Orlando Inclán, de la Oficina del Historiador, considera que lo realizado, aunque limitado, tiene “mucho valor”. “Esta iniciativa es una llamada de atención, pero el objetivo final es recuperar la casa como un espacio cultural, con sus habitantes y sus valores arquitectónicos y urbanos”, dice este arquitecto, que hace 20 años se graduó con un proyecto de rehabilitación de este espacio. Admite que ha de haber una segunda fase, o si no “poco se resolvió”. Pero es optimista: “Un paso lleva a otro”. Para Cirugeda y Feijóo, la casa de Dulce María ya no es la casa de Dulce María, sino la de sus actuales moradores, y lo importante ahora es la dinámica comunitaria que se genere.
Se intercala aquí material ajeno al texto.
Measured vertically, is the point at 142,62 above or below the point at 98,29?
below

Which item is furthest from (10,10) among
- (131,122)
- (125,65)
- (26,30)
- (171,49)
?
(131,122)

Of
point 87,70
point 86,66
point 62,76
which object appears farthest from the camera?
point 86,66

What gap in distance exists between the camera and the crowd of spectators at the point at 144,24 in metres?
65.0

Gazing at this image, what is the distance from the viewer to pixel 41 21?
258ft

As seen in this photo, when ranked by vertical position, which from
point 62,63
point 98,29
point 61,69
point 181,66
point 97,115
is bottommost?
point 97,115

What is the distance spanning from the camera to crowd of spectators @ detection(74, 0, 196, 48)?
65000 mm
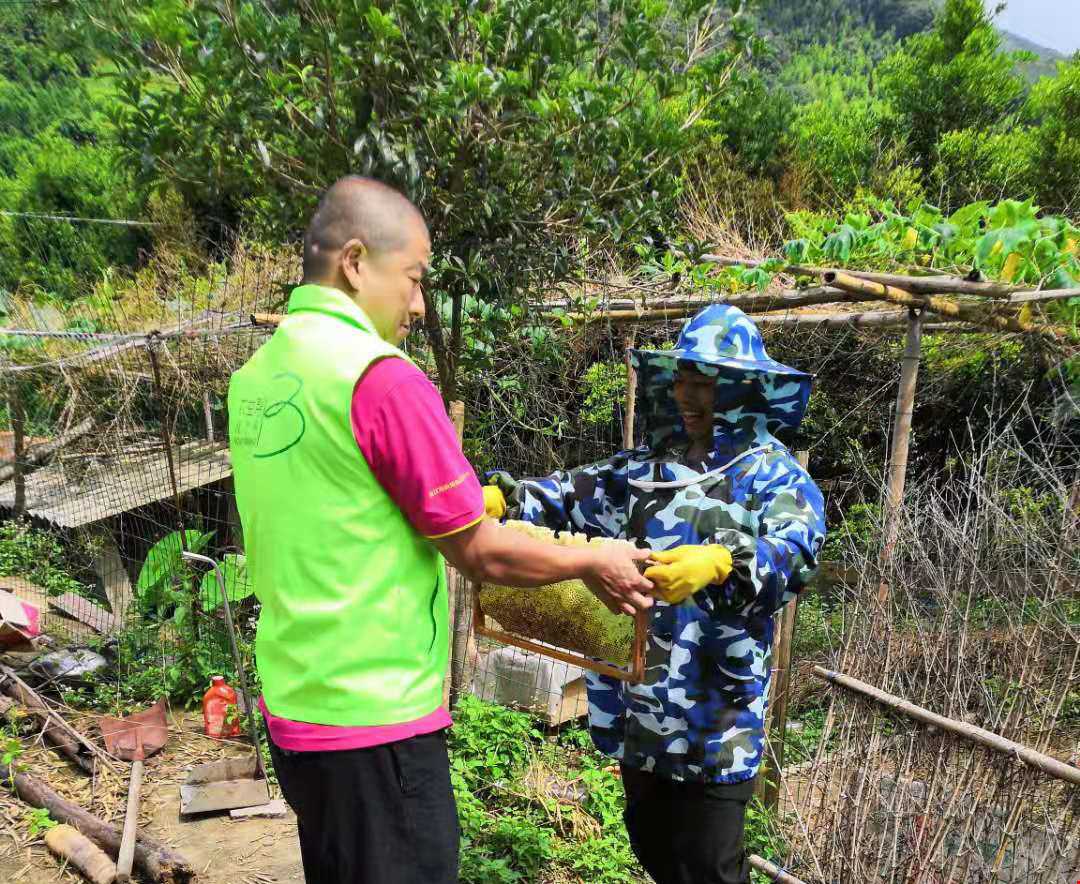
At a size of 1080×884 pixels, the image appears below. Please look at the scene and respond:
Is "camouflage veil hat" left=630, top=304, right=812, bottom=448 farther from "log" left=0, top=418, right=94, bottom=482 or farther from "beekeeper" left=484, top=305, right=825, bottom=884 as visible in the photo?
"log" left=0, top=418, right=94, bottom=482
Pero el pasado está ahí, y la casa tiene personalidad propia, considera Inclán.
Cae una fina lluvia sobre el nuevo framboyán plantado. La gente pasa por Línea con sus mascarillas protectoras y mira lo que queda de los andamios amarillos mientras vuelan por el jardín los versos de Dulce María: “Nadie puede decir que he sido yo una casa silenciosa; por el contrario, a muchos muchas veces rasgué la seda pálida del sueño —el nocturno capullo en que se envuelven—, con mi piano crecido en la alta noche, las risas y los cantos de los jóvenes y aquella efervescencia de la vida…”.